UNA BOCCATA D'OSSIGENO

Loris Campetti
 Il comportamento della Fiat di Sergio Marchionne è antisindacale. A dirlo non è più soltanto la Fiom, con noi del manifesto e pochi altri nello scenario politico e, ahinoi, sindacale italiano, ottenebrato dalla subalternità a un'idea del progresso e del mercato che per farsi strada ha bisogno di cancellare leggi, diritti e Costituzione. Il giudice del lavoro di Potenza ha annullato i tre licenziamenti fatti dalla Fiat a Melfi, condannando l'azienda per il suo comportamento antisindacale nei confronti della Fiom e ordinando l'immediato reintegro di un operaio e due delegati. È una vittoria di straordinaria importanza per i lavoratori e per la Fiom che ha intentato causa, ma è anche una boccata d'ossigeno per la nostra sanguinante democrazia perché ribadisce che in Italia il diritto di sciopero è tutelato per legge, e condanna chi tenta di impedirlo con il ricatto e la repressione. È una sentenza tanto più importante in quanto alla prepotenza della Fiat, che pretende di dettare ordini a operai, sindacati e Confindustria, si affianca un'azione governativa tesa a demolire la Costituzione formale e quella materiale del paese.
I tre operai erano accusati dagli uomini di Marchionne di aver bloccato un carrello automatizzato nel corso di uno sciopero, impedendo così ad altri operai più «virtuosi» di lavorare.
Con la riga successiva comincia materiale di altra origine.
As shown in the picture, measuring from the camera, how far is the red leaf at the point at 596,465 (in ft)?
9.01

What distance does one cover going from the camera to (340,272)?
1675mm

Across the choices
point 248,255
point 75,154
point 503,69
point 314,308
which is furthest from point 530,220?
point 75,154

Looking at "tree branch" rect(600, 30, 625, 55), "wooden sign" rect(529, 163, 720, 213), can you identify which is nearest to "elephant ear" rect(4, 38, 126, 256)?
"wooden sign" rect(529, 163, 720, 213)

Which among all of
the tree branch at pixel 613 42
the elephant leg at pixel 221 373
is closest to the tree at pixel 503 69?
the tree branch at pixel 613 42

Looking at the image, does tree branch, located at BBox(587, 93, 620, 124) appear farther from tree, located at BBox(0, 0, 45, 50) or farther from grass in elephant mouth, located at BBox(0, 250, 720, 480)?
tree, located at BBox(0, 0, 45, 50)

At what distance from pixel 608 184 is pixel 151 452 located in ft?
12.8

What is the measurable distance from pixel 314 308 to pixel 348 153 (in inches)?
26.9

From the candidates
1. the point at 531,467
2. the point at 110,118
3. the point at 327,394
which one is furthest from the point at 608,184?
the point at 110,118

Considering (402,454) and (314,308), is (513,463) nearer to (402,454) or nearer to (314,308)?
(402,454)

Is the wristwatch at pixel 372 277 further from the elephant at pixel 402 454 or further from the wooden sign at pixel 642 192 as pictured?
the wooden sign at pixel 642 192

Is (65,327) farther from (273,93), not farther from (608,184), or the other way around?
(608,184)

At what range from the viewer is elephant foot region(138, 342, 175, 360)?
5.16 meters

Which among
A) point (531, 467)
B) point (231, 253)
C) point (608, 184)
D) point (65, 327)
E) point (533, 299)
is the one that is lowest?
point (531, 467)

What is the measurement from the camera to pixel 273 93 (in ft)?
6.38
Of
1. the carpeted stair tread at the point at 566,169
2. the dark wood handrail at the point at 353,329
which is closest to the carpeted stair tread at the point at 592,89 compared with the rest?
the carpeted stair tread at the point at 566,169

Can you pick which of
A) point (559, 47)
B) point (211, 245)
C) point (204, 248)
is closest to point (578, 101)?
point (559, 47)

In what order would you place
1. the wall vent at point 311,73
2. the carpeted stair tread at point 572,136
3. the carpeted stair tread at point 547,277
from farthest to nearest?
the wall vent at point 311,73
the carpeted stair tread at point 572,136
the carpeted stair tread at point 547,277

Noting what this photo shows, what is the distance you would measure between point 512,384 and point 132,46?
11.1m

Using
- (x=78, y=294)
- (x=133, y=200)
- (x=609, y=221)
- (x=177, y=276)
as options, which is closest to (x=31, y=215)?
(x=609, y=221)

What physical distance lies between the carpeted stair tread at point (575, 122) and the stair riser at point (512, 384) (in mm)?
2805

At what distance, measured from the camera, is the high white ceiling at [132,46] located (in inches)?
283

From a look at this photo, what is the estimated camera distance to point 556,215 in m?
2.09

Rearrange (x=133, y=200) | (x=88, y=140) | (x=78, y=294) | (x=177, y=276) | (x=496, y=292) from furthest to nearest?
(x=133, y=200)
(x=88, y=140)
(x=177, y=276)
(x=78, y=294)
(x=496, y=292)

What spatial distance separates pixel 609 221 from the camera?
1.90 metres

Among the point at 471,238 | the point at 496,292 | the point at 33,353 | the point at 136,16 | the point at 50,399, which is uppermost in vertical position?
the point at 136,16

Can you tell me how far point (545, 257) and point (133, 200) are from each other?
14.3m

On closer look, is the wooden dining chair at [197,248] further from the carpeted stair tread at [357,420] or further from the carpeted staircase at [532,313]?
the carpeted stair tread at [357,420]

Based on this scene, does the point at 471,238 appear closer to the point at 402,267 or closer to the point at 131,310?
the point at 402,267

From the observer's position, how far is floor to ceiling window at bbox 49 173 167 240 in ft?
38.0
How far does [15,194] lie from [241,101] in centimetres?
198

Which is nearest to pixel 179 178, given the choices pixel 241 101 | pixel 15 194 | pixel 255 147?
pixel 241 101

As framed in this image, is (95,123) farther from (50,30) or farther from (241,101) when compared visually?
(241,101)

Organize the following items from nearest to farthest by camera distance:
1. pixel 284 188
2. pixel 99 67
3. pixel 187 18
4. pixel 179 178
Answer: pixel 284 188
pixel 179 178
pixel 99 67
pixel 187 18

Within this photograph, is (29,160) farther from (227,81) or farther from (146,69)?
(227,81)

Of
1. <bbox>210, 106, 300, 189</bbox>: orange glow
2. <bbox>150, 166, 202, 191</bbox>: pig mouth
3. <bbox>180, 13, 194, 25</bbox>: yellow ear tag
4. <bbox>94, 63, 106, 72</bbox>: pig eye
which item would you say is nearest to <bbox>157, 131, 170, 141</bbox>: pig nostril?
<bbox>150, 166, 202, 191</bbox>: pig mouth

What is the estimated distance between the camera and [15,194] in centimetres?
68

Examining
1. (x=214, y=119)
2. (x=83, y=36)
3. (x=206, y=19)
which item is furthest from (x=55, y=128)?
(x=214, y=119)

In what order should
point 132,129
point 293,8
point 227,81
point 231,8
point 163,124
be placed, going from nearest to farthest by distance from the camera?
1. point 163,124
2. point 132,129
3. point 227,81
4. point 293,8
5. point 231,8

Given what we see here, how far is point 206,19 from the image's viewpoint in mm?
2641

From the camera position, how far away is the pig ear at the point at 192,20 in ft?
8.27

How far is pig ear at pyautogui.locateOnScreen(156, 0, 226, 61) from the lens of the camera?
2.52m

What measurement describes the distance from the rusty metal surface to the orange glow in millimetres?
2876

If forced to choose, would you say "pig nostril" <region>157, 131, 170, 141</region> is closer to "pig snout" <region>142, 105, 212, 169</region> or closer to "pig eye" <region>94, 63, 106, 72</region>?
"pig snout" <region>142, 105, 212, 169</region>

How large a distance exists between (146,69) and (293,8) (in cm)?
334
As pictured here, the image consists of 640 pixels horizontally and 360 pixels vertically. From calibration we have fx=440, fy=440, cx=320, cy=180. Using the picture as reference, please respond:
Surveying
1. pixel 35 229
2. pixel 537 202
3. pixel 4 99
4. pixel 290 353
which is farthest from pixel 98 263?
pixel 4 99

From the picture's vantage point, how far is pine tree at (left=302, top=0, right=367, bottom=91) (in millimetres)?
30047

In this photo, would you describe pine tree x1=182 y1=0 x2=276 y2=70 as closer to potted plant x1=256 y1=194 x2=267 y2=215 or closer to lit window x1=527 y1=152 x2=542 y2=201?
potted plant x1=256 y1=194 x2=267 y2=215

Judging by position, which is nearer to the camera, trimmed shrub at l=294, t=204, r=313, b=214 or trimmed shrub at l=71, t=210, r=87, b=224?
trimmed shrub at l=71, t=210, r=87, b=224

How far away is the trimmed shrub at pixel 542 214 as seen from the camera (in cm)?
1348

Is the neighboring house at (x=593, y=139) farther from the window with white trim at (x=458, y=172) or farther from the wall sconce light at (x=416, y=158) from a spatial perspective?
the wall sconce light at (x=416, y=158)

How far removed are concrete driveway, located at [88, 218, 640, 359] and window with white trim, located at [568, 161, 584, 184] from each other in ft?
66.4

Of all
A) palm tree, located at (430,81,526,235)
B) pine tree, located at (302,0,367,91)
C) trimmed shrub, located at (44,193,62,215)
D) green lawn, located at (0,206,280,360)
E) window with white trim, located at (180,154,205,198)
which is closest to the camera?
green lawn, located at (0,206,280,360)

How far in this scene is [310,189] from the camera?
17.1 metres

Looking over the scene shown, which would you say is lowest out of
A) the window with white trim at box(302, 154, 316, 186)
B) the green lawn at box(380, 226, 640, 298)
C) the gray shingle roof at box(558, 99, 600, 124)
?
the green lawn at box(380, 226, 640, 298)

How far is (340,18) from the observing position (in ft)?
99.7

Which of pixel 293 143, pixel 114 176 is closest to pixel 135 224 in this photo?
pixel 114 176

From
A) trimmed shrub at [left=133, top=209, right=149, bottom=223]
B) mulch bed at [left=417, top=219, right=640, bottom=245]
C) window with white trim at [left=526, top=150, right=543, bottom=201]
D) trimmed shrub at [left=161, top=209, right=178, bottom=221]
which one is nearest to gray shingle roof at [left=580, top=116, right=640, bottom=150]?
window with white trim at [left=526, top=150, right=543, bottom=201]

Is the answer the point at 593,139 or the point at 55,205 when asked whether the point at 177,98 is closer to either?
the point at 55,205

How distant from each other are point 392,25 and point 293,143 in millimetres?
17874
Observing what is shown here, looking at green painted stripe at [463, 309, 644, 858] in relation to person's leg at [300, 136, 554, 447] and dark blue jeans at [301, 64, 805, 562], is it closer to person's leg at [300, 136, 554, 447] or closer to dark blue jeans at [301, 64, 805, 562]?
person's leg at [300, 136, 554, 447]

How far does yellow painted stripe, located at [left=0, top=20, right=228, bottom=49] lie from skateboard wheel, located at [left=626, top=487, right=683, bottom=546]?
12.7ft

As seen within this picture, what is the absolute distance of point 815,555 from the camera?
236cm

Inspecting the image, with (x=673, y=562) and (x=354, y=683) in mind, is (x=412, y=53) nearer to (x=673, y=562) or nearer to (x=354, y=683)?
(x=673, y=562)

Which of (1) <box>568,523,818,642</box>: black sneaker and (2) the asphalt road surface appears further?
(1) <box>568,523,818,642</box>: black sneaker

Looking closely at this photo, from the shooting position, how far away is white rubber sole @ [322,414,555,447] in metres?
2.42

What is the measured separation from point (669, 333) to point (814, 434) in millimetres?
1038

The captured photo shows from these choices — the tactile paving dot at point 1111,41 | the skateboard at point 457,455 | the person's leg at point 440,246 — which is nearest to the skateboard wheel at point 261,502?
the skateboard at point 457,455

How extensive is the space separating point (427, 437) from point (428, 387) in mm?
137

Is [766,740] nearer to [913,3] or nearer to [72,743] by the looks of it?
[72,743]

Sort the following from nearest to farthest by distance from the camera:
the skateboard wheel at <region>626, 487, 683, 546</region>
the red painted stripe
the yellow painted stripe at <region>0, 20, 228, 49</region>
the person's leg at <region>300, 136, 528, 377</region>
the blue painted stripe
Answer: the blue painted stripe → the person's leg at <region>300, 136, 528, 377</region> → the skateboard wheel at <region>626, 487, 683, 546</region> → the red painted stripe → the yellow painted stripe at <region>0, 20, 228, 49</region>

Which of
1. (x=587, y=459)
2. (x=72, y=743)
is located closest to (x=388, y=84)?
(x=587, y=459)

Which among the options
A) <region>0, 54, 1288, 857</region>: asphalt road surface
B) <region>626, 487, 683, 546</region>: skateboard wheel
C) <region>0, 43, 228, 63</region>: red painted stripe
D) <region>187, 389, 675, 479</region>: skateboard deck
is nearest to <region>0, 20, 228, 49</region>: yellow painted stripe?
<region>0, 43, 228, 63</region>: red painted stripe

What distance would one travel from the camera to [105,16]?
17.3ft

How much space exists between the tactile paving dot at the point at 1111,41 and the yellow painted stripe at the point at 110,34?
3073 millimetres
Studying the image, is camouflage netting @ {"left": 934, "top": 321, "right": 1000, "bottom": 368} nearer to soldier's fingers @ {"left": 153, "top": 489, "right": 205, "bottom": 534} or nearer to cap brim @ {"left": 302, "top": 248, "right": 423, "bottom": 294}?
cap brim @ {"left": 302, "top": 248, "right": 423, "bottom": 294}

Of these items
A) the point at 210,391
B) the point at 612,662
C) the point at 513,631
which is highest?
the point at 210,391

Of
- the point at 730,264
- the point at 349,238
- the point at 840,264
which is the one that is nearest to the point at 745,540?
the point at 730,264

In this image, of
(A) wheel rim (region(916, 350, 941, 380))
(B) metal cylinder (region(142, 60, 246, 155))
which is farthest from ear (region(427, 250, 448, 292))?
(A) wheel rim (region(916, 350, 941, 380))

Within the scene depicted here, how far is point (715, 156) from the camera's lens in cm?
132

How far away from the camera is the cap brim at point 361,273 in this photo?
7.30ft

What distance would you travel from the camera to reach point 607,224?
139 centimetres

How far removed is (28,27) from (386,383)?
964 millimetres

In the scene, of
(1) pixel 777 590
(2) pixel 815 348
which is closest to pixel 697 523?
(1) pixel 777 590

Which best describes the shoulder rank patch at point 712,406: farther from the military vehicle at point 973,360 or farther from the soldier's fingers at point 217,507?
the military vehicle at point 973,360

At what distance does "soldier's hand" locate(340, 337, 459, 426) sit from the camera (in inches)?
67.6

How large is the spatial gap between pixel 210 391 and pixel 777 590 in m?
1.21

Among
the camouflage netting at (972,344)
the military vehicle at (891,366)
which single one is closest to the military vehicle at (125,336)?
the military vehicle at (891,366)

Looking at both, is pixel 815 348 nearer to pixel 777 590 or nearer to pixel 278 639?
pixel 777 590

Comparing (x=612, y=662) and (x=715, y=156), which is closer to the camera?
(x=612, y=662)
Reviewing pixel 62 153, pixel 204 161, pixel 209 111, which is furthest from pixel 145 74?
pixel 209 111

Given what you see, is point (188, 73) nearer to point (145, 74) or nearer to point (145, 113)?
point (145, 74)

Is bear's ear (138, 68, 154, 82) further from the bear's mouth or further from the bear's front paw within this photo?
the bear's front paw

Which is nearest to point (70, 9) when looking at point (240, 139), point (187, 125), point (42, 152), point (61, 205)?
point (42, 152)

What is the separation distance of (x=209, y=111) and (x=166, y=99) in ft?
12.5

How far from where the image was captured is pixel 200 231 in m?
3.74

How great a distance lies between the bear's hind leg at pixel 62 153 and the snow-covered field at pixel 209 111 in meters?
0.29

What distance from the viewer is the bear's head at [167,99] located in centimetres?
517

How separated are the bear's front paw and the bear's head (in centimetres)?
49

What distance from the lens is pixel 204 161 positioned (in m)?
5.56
Sono volate parole grosse, fino all'accusa insensata di sabotaggio della produzione fatta propria da qualche solerte ministro, dalla cupola di Confindustria e persino da dirigenti sindacali di massimo livello. Ora costoro dovrebbero chiedere scusa agli operai reintegrati dal giudice.
O forse accuseranno quel giudice di essere un comunista, o un sabotatore? Siamo al paradosso che a essere considerati illegali non sono coloro che violano le leggi, ma chi ne pretende il rispetto. Chi non accetta lo scambio tra diritti e lavoro e per questo sciopera è vilipeso dai vertici della Fim e della Uilm, persino nel commento alla sentenza di ieri, di essere almeno corresponsabile della Fiat, in base alla teoria degli opposti estremismi. Infine c'è chi, persino nello schieramento democratico, condanna il ricorso alla magistratura per conflitti sul lavoro e teorizza, in sintonia con il governo, l'esclusività del confronto tra le parti senza impicci e terzi incomodi. Cioè senza leggi e giudici tra i piedi. Dovremmo chiederci cosa ne è, oggi, delle forze democratiche se l'unica tutela dei lavoratori dev'essere cercata in magistratura. Melfi oggi è in festa, per la seconda volta. La prima vittoria contro la prepotenza padronale gli operai lucani - e la solita Fiom «estremista» - l'avevano conquistata sul campo qualche anno fa con una lotta durata 21 giorni. La seconda è arrivata dalla legge e dalla Costituzione. Teniamoci cara l'una e l'altra, e teniamoci cari gli operai.